On peut comprendre qu’après, une exécution le corps d’un supplicié soit livré à des savants. L’homme mort dans des conditions spéciales, tandis que sa chair est frémissante, peut révéler sous le scalpel des secrets utiles au progrès de la médecine. L’autopsie est donc d’une nécessité impérieuse.
Par là le misérable paie plus sûrement sa dette que sur l’échafaud : révélant des causes inconnues, il épargne peut-être pour l’avenir plus de souffrances qu’il n’en a causé ; grâce à lui, qui meurt pour avoir tué et dont le cadavre a été un enseignement, des malades vivront qui seraient peut-être morts.
Malgré ce qu’il y a de pénible à se dire que l’être plein de vie à cinq heures du matin était découpé en morceaux à sept heures, que son cerveau était pesé, ses reins sondés et son cœur examiné à la loupe, il faut considérer que cette lugubre besogne a son inévitable raison d’être et ne pourrait se condamner que par un sentimentalisme puéril.
Mais ce qui n’est point du sentimentalisme, c’est de demander que ces observations scientifiques soient faites avec toute la décence et tout le respect possibles, et nous sommes de l’avis du journal Paris quand il dit :
« On a fait de l’autopsie un spectacle. Elle devrait être pratiquée strictement sous les yeux des médecins et des internes. À ceux-là seuls le cadavre chaud du supplicié devait révéler des particularités nécessaires à connaître.
Cependant des « invités » étaient là. En vertu de quel titre ? Pourquoi ?
Le soir, au café de la Régence, une personne montra aux consommateurs, ses voisins, un petit carré de viande enveloppé dans un journal.
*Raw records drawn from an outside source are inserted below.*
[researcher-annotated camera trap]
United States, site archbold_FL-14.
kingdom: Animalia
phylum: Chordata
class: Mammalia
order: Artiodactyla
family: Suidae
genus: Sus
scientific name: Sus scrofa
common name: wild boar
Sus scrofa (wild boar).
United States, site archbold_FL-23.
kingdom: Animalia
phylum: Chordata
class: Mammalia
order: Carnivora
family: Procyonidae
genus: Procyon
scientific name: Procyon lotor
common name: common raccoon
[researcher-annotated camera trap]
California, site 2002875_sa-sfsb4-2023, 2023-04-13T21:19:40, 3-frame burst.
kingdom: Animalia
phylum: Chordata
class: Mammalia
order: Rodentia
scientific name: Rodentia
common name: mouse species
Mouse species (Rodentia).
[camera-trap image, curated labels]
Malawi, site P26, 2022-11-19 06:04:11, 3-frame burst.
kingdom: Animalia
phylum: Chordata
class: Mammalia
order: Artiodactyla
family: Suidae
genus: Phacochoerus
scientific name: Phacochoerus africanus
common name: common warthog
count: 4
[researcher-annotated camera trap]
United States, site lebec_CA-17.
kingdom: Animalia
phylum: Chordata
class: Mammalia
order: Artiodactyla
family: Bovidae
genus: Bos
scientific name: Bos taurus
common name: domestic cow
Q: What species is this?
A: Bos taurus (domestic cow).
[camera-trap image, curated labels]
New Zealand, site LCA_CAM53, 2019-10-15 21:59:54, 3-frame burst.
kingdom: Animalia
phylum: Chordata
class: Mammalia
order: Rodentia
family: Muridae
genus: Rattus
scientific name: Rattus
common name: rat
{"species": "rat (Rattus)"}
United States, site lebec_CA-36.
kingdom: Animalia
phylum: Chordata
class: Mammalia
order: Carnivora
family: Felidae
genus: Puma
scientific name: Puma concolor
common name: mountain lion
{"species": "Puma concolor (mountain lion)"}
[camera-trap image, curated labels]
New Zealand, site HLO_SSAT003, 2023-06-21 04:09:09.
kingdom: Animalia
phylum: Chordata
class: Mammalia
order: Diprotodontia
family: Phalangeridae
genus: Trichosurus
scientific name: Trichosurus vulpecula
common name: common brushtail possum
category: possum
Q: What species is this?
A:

Ce morceau de viande était flairé avec effroi par ceux-ci, avec gaieté par ceux-là, avec intérêt par tous. C’était un petit morceau de Pranzini.
Ce saignant beefsteak humain eut le plus grand succès.
Quelques consommateurs, des fétichistes, en désirèrent ; on détailla le morceau de chair sur la table, entre les verres de bière, au milieu des petits cris de stupeur des femmes et des éclats de rire. »
Tout cela est véritablement d’un mauvais goût lugubre. La Faculté de médecine devra empêcher le retour de pareilles choses. Nous respectons la science, mais il faut que la science se respecte elle-même.
_____
(« Chroniques, actualités, questions scientifiques, » in La revue des journaux et des livres, tome III, 18 septembre 1887)
À l’exposition de Chicago figura un collier unique au monde, propriété fantastique d’un riche négociant de la ville. Ce collier sans pareil se compose de trois rangées d’yeux humains parfaitement conservés, polis et enchâssés dans une merveilleuse monture d’or vierge.
Après l’exposition de Chicago, ce collier excentrique fut acheté par une dame anglaise qui le céda plus tard à un gentilhomme russe. Ce dernier, paraît-il, vient d’en faire hommage à l’une de nos grandes actrices, dont le musée quelque peu macabre est des plus curieux.
Les yeux de ce collier étrange ont été pris aux momies découvertes dans les sépultures des Incas au Pérou. Rien n’égale, dit-on, le charme et la douceur de cet étrange ornement.
(Du journal de Buenos Aires)
Communiqué par Primevère, Neuilly-sur-Seine.